Description of the task
Leave the pictures out and print every record below exactly as it stands.
**********
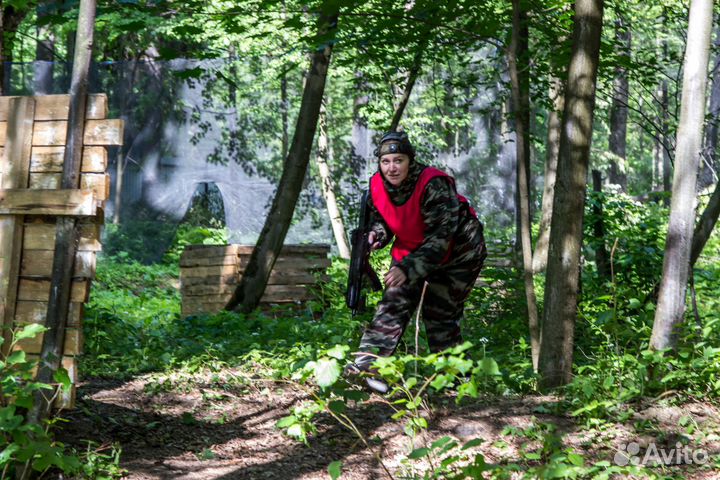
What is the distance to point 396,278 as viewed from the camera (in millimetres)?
5664

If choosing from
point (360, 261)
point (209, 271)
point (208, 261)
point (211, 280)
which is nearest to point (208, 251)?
point (208, 261)

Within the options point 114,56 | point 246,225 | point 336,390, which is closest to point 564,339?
point 336,390

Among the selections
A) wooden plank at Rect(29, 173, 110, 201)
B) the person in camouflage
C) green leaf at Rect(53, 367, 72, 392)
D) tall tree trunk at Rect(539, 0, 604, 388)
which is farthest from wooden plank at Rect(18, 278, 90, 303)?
tall tree trunk at Rect(539, 0, 604, 388)

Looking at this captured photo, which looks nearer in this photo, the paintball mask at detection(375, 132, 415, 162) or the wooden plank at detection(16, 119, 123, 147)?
the wooden plank at detection(16, 119, 123, 147)

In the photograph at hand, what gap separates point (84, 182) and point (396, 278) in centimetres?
220

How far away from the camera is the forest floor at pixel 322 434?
4.29m

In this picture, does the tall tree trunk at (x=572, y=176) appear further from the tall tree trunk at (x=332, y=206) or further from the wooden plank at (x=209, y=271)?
the tall tree trunk at (x=332, y=206)

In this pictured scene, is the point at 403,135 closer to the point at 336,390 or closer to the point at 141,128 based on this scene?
the point at 336,390

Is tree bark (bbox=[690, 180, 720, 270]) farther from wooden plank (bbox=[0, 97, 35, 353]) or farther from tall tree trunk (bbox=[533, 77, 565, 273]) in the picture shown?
tall tree trunk (bbox=[533, 77, 565, 273])

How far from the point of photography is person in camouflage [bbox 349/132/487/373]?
223 inches

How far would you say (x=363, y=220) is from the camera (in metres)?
6.10

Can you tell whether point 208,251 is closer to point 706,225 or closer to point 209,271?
point 209,271

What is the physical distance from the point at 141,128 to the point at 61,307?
38.7 feet

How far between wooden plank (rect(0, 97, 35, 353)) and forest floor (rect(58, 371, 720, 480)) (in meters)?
0.77
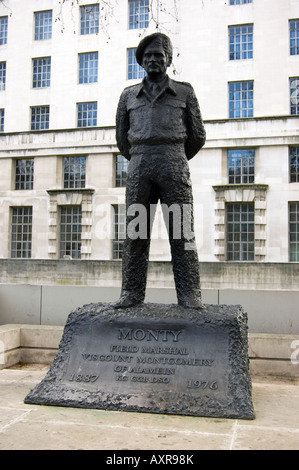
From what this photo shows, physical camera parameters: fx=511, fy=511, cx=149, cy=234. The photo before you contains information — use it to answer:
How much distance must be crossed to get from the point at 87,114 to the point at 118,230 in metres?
7.19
**********
Full response
What is the distance to point 396,278 as viewed from the camera (in millimetres)?
5664

If choosing from
point (360, 261)
point (209, 271)
point (208, 261)
point (211, 280)
which is nearest to point (208, 251)?
point (208, 261)

Within the options point 114,56 | point 246,225 | point 336,390, which is closest to point 564,339?
point 336,390

Among the selections
A) wooden plank at Rect(29, 173, 110, 201)
B) the person in camouflage
C) green leaf at Rect(53, 367, 72, 392)
D) tall tree trunk at Rect(539, 0, 604, 388)
which is farthest from wooden plank at Rect(18, 278, 90, 303)?
tall tree trunk at Rect(539, 0, 604, 388)

Looking at this captured photo, which looks nearer in this photo, the paintball mask at detection(375, 132, 415, 162) or the wooden plank at detection(16, 119, 123, 147)?
the wooden plank at detection(16, 119, 123, 147)

In the photograph at hand, what gap separates point (84, 182) and point (396, 278) in centimetres?
220

How far away from the camera is the forest floor at pixel 322 434?
4.29m

In this picture, does the tall tree trunk at (x=572, y=176) appear further from the tall tree trunk at (x=332, y=206) or further from the wooden plank at (x=209, y=271)?
the tall tree trunk at (x=332, y=206)

In this pictured scene, is the point at 403,135 closer to the point at 336,390 or closer to the point at 141,128 based on this scene?
the point at 336,390

Is tree bark (bbox=[690, 180, 720, 270]) farther from wooden plank (bbox=[0, 97, 35, 353]) or farther from tall tree trunk (bbox=[533, 77, 565, 273]) in the picture shown?
tall tree trunk (bbox=[533, 77, 565, 273])

How far from the point of photography is person in camouflage [bbox 349/132/487/373]?
223 inches

How far would you say (x=363, y=220) is from the camera (in metres)?
6.10

Can you tell whether point 208,251 is closer to point 706,225 or closer to point 209,271?
point 209,271

What is the physical distance from the point at 141,128 to the point at 61,307?
38.7 feet

How far between wooden plank (rect(0, 97, 35, 353)) and forest floor (rect(58, 371, 720, 480)) (in meters)?
0.77
From what this photo shows, physical camera parameters: fx=511, fy=511, cx=149, cy=234. The photo before you contains information — use it to answer:
How much distance must be crossed to get from the point at 87,114 to the point at 118,230 in metres?
7.19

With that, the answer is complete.